Me acuesto por la noche, te recuerdo en nuestro punto más álgido, cuando tu piel me rozaba sin camiseta detrás en una cama de 90, tu olor, las
cosquillas que me hacía tu barba cuando hundías la cara en el cuello, las
galletas, las cervezas, los paseos por el centro, los cafés en los bares más
bonitos o las tapas en las tabernas más castizas de Madrid. Y me da por pensar
que el amor es eso, son los día a día: esperar a que salieras de la facultad,
ir a casa y no comer por ansias de volver a verte esa misma tarde. El olor de tu coche, tu
cocina, la canción que no me gustaba y ahora es mi favorita, verte devorar un
libro en las tardes de sofá. Las mañanas de sexo…
…el amor es eso.
Me niego a pensar que he sentido la pasión de la que hablan las
novelas, la que relatan los más trágicos libros para de pronto haber perdido. Me
niego a sentir que serás lo que siempre pensé que podría haber escogido. Me
niego a compararte toda la vida, a buscarte en otras heridas, en volverme
suicida y respirar tu piel en cada desencuentro. No, no quiero, no quiero que
seas eso que se tuvo y siempre se recuerda. Que seamos los idiotas que aún
amaban y decidieron no seguir juntos, y cada uno su camino. Que mi media
naranja se vaya con un limón, yo me pase toda la vida contando las pepitas que
le faltan a mi mitad y tu te sientas completo pero equivocado.

## Material proporcionado
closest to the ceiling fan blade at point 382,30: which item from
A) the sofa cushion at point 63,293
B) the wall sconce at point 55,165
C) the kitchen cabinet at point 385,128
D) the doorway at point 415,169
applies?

## Qué se pide
Continúa el texto sobre el amor perdido a partir de su última frase. Los datos no hacen falta para resolver esta tarea.

## La respuesta
Así que me da por dudar, y me debato en las mil opciones que el
abanico me deja al alcance de la mano: pienso en seguir en este silencio que
nos esclaviza y tengo terror a no ser capaz nunca de olvidar porque no me
perdone no haberlo intentado una vez más (siempre la última, siempre digo que
será la última). Entonces el abanico se abre ligeramente un poco más, y me
muestra otra opción: cogerte un día por el brazo y preguntarte: ¿qué tal?,
solo dos palabras inocentes, una pregunta con respuesta corta, porque una parte
de mí cree firmemente que tu voz o tu forma de mirarme en ese momento me darán
la respuesta. Por entonces se despliega la última membrana de tela y deja ver la
opción más alocada, la más kamikaze, la más dolorosa, la que más ganas tengo de
probar: presentarme por enésima vez en tu puerta y decirle a tus vecinos que no
me marcharé hasta que vuelvas, que no me den de comer las miserias del olvido,
le diré a tu hermana que la quiero de cuñada, le diré a tus padres que lo
siento por haber hecho daño a su rey, mantenerme firme y morir de daño o morir
contigo, pedirte que te cases conmigo de la forma menos tradicional y olvidar
que nos hemos destruido, pero tener un final de los felices.
Para entonces, mi mente que ya no corre, vuela, se detiene un
segundo, mira al suelo y cae, caída libre sin colchón debajo: se plantea qué
consecuencias tienen los actos, qué pensarás, cuánto has olvidado, si ya no te
acuerdas de mi pelo, o si, como temo, te acuerdas de estos ojos y ya no llegan dentro.
En este punto de la noche, solo hay dos vías que se suceden, en la primera se
inyecta la ira y me enfado conmigo, contigo, con el mundo por haberlo hecho tan
mal, me doy la vuelta en la cama y observo la otra pared hasta que se hace de
día. En la segunda, se me escapa el aliento, se desliza una lágrima hasta que
me vence el sueño y la decisión sigue perdida. Hasta que la próxima noche
decida.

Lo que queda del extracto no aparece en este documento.